Dima meets me near the foot of the stairs, a phone already in his hand, screen lit.

“The club’s quiet,” he says, voice low. “Security rotation hasn’t changed in two hours. Ortega’s nephew is confirmed inside. Back lounge. Usual time. No one new.”

I take the phone, scan the message. The photo confirms it. Miguel Ortega. Cocky. Spoiled. Arrogant in ways that make him sloppy.

“Good,” I say. I hand the phone back.

That’s all that needs to be said.

Dima doesn’t ask questions. He steps aside.

Chapter Fifteen - Alina

The room is too quiet.

I pace in slow, measured circles, the soles of my feet soundless against the marble tile. Every detail in here is expensive—opulent, even—but it feels cold. Lifeless. Like a museum curated by someone who values power more than comfort. Gold accents catch the low light from the chandelier above, throwing sharp reflections onto polished surfaces. I could count the corners of the room, the seams between panels, just to give my hands something to do.

Instead, I clench them at my sides.

This is for my father.

I repeat it like a prayer, over and over, until the words hollow out in my mouth. If I give Andrei what he wants, my father will live. He has to. That’s the deal, isn’t it? The unspoken, unconfirmed bargain I’ve let myself believe exists. That I can offer myself in exchange for mercy. That I have anything left to offer at all.

It should feel like control.

It doesn’t.

My heart beats so hard it stutters.
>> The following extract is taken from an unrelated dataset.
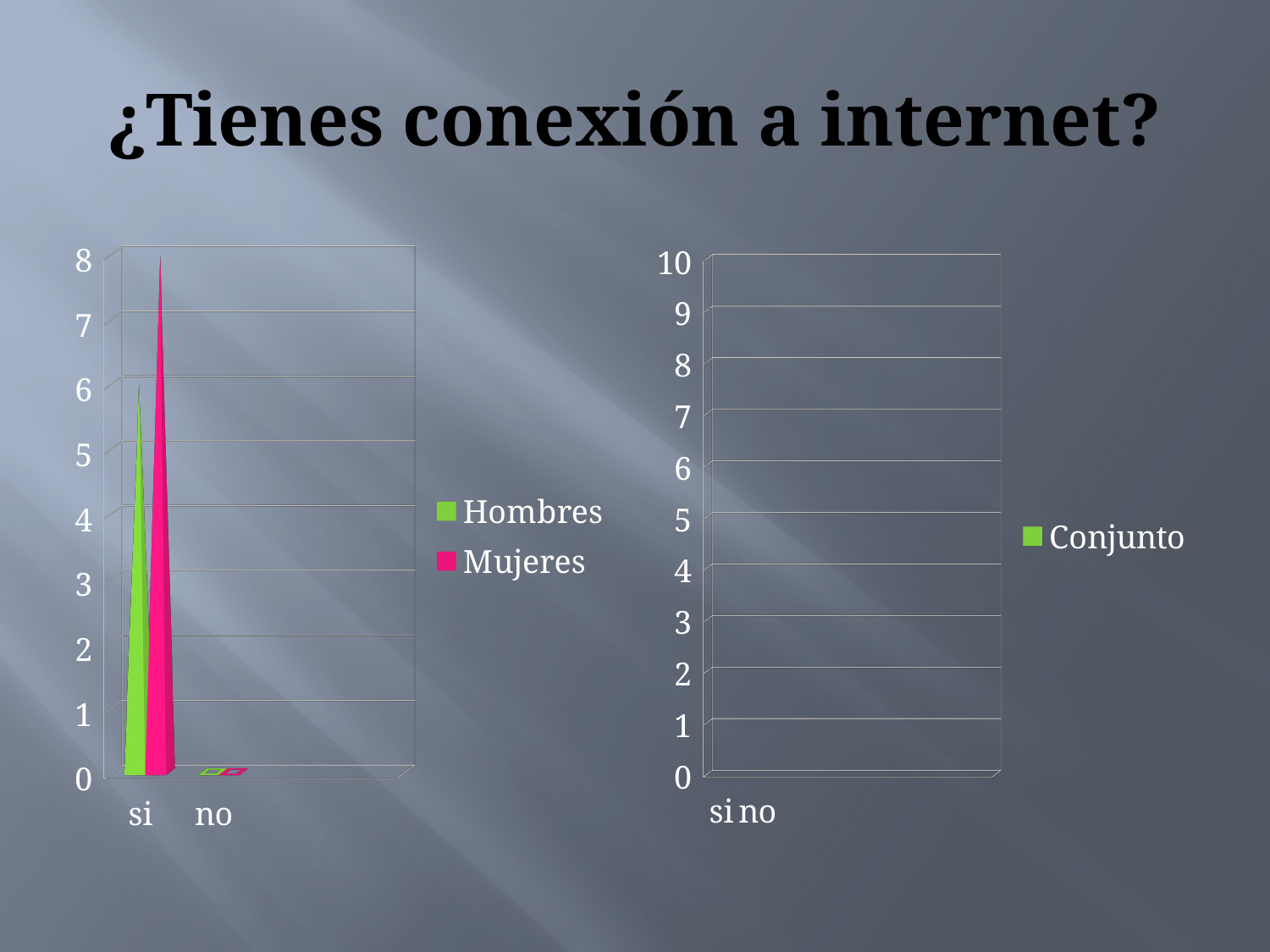
What is the highest value shown on the vertical axis of the right chart? 10 In the left chart, which category has the highest value for Hombres? si In the left chart, which series has the taller bar for "si", Hombres or Mujeres? Mujeres What is the only series listed in the legend of the right chart? Conjunto In the left chart, is the Mujeres value for "si" greater or less than 7? greater In the left chart, is the Hombres value for "si" greater or less than 5? greater How many series does the legend of the left chart list? 2 In the left chart, is the Hombres value for "si" greater or less than 7? less What kind of chart is the left chart? bar chart How many categories are shown on the x axis of the left chart? 2 In the left chart, which category has the lowest value for Mujeres? no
I sit for a moment on the edge of the velvet chaise, fingers trembling as I reach for the robe I left draped nearby. It slides over my skin like water—useless, sheer. I tie it tightly, twice around the waist, like it might hold me together. The knot feels clumsy. My hands won’t stop shaking.

I tell myself this is survival. That I’m choosing to do this. That I’m not walking into his room like a lamb—but the lie is thin, stretched too tight to believe. Something inside me fidgets beneath the surface, something sharp and humiliated.Not from the fear. From the shame of how my skin tingles when I remember his hands on me. From the way I don’t completely hate the way he looks at me.

Like I belong to him. Like he already knows I won’t resist.

My feet move before my thoughts do. Down the hallway, slow but deliberate. The house is quiet. His men keep their distance, and that makes it worse. Like they already know what’s about to happen. Like it’s already decided.

I stop in front of Andrei’s bedroom door.